While bigger retailers are often forced to keep better track of this end of the business, this issue is even more pressing for smaller cash-strapped ones. “Retailers are flying blind,” said Peter Sobotta, founder and CEO of the Shopify-focused returns management platform ReturnLogic. “They have no idea what the cost is.”
For smaller direct-to-consumer brands, this is because there are so many hidden elements alongside the returns process. They involve not only shipping, but physical manpower to handle the logistics, as well as added costs to deal with the influx of merchandise. Then, retailers are faced with the decision about what to do with the product in the end. Some retailers in the apparel and tech gadget space will be able to resell the products in some capacity, others will have to either donate or store it. Some just throw it away. Amazon recently informed sellers that it was automatically enrolling them in a program that would donate excess or returned items.
Casper, for example, offers a 100-day return policy for its mattresses. Those that are returned, according to the company’s website, will be cleaned and either be donated to a charity or “upcycled” to be used for promotional events. Data from Second Measure estimated that 10% of Casper mattresses were returned in 2018.

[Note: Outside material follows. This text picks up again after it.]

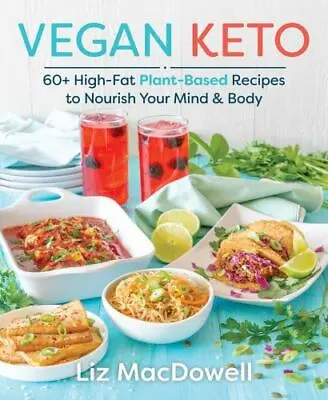 Vegan Keto: 60+ High-Fat Plant-Based Recipes To Nourish Your Mind & Body • $5.54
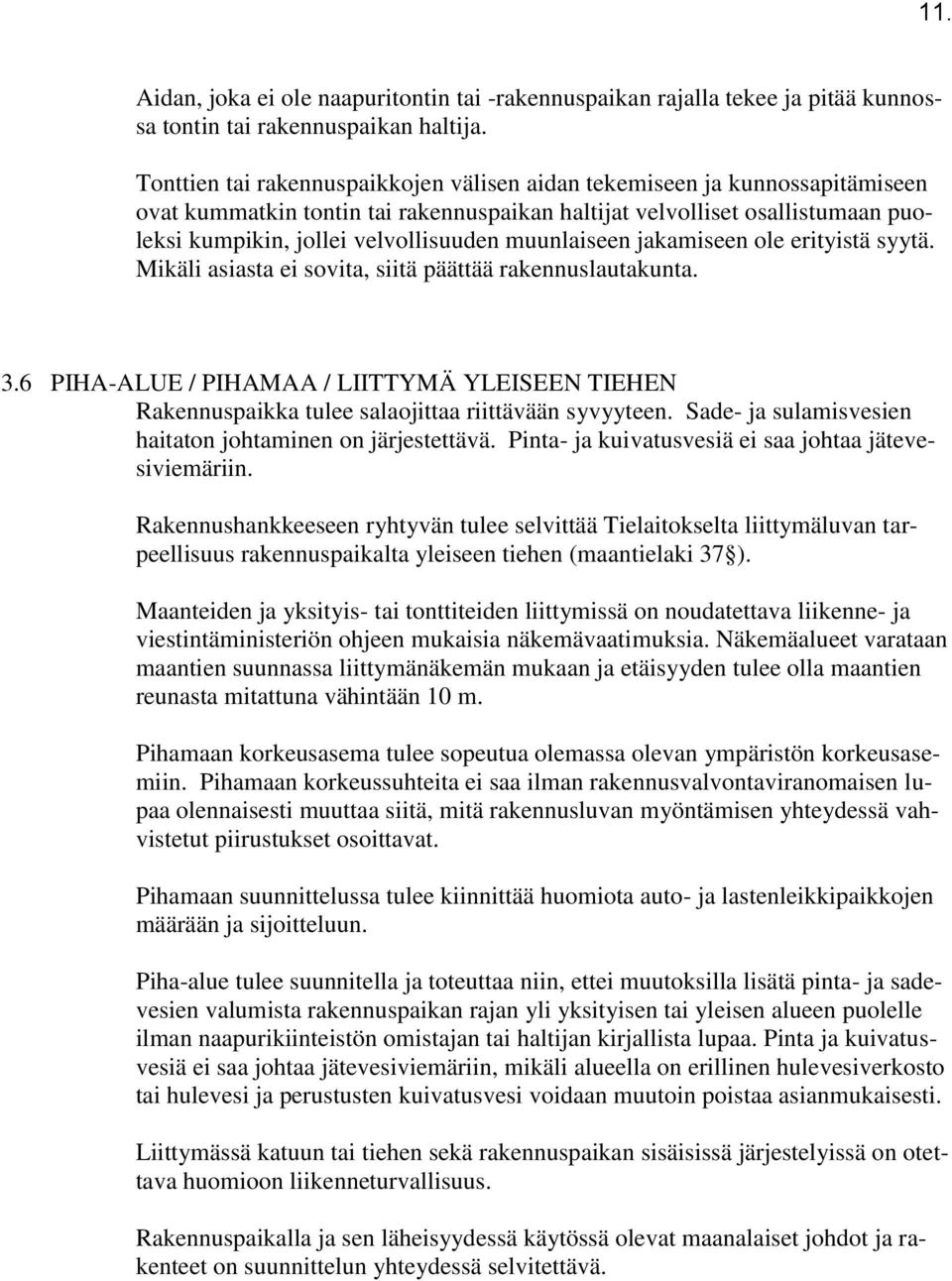 muunlaiseen jakamiseen ole erityistä syytä. Mikäli asiasta ei sovita, siitä päättää rakennuslautakunta. 3.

All this, explained Sobotta, points to a big gap in DTC strategy. Returns data, he said, provides insight into both customer lifetime value and churn. “It impacts your customer acquisition cost,” he said, “most retailers don’t think of them in that manner.” Policies like 30- or 90-day guarantees impact both returns volume and customer satisfaction. Brands could crunch the numbers to see which programs work best for them, as well as suss out better workflows to streamline the overall process. When left unattended, Sobotta went on, all of the extraneous elements associated with the returns process could erode as much as 25% of a company’s profits.
One of the other invisible issues hampering retailers is tracking. Many businesses have difficulty keeping track of individual pieces of inventory — which extends to the return process. As a result, there’s little transparency into the entire supply chain. According to Scott Fletcher, president of CEO of the tracking technology company LocatorX, online businesses big and small have very little ability to properly keep track of supply flow. Retailers, he said, often lose control of their items after their returned. “The impact on a brand is enormous,” he said.

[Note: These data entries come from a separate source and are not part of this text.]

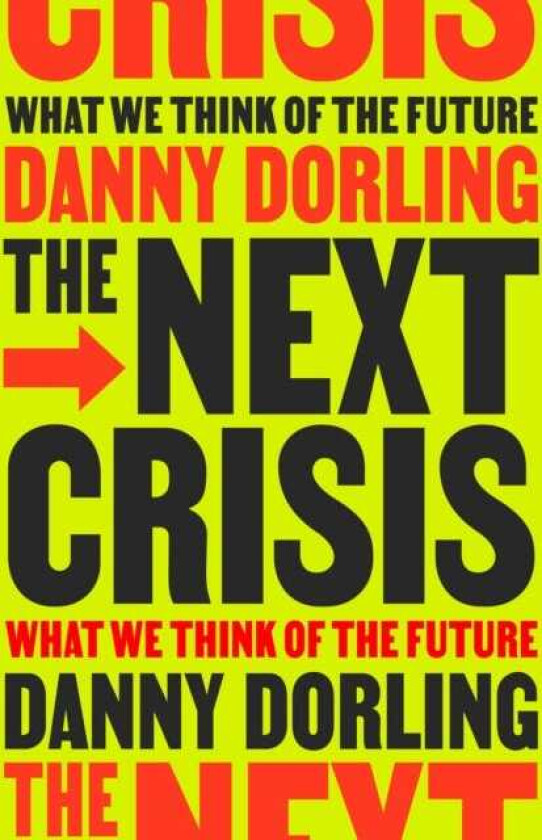 The Next Crisis What We Think About the Future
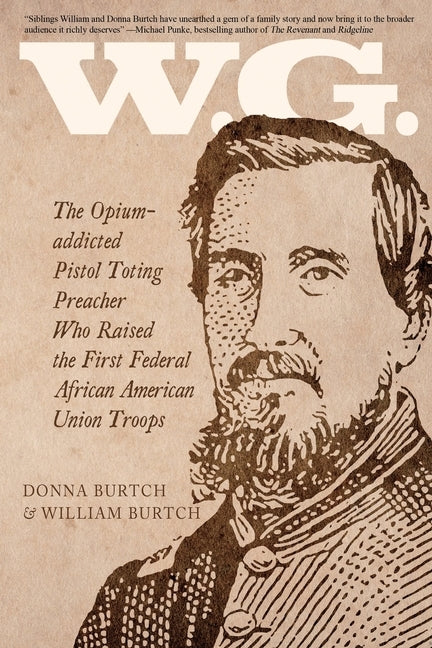 W.G.: The Opium-addicted Pistol Toting Preacher Who Raised the First Federal African American Union Troops by Burtch, William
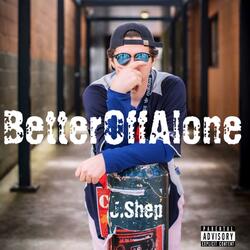 BetterOffAlone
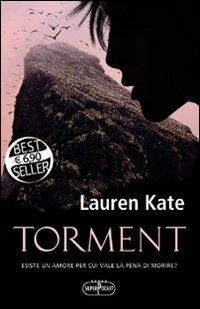 Torment - Lauren Kate - Libro RL Libri 2012, Superpocket. Best seller | Libraccio.it
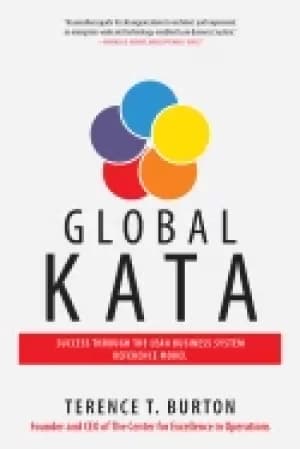 global kata success through the lean business system reference model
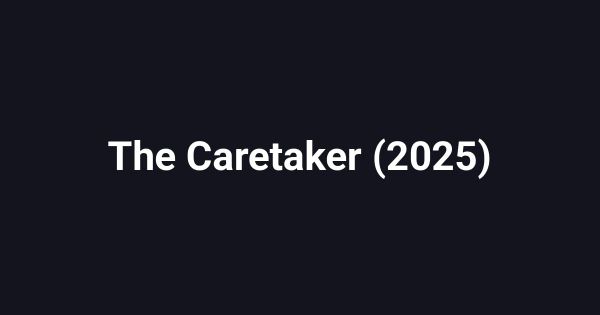 The Caretaker (2025)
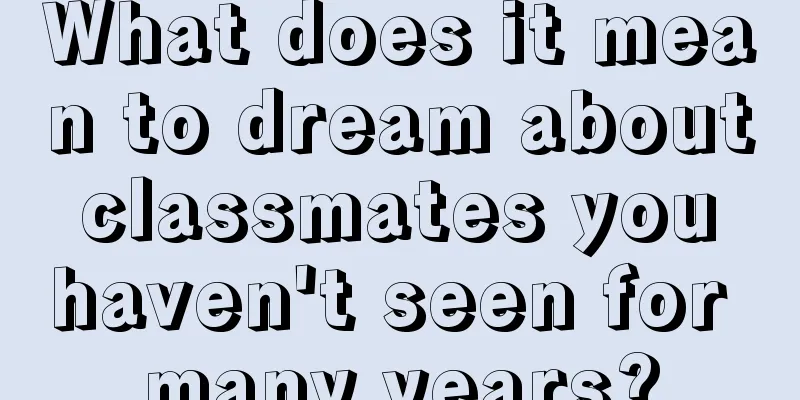 What does it mean to dream about classmates you haven't seen for many years?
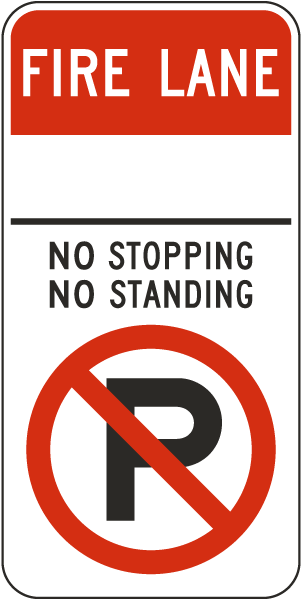 Fire Lane No Stopping No Standing Sign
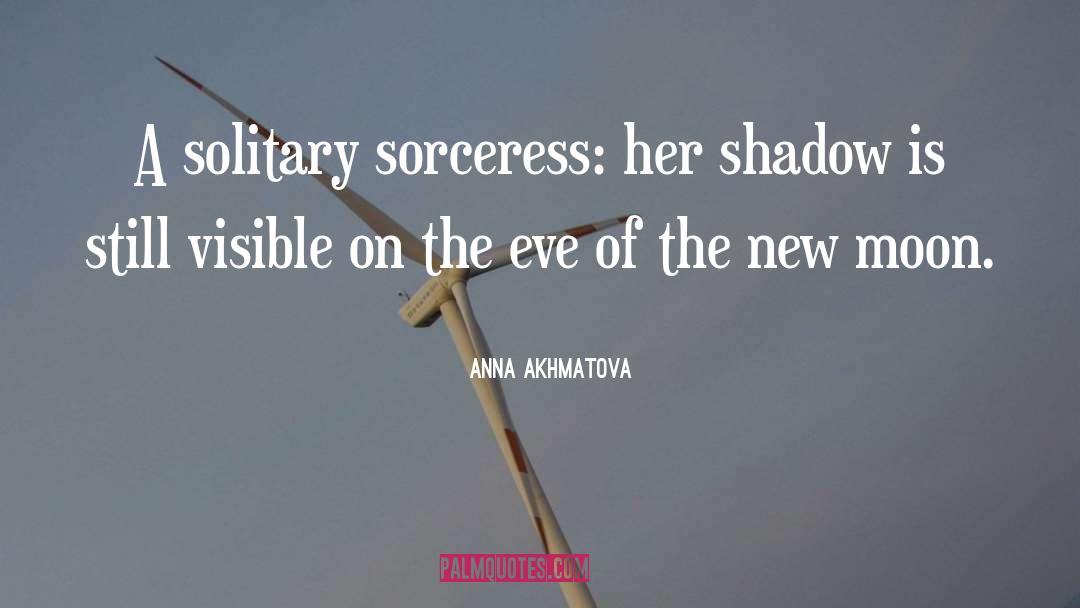 New Moon quotes by Anna Akhmatova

For those specifically in the DTC, it’s often just an expertise lapse. “Shopify has a lot of retailers that are successful very rapidly,” said Sobotta. These fledgling brands see explosive growth — begin doing sales in excess of $1 million — and “rarely were those founders ever in the e-commerce or logistic business.”

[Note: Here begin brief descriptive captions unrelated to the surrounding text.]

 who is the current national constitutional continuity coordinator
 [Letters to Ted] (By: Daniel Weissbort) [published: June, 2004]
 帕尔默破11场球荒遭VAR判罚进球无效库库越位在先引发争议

When you’re a small company, this issue seems minor. But as these brands grow, the volume of returns will continually hurt the bottom line — as well hinder future performance. As more direct-to-consumer companies scale quick and go public, we’ll likely get a better view into just how gnarly a problem this is.
According to Sobotta, who works specifically with smaller merchants growing on the Shopify platform, it’s imperative to begin thinking about returns at an early stage. What most founders fail to realize is the reflection they provide. “They’re a barometer of the health of your company,” he said.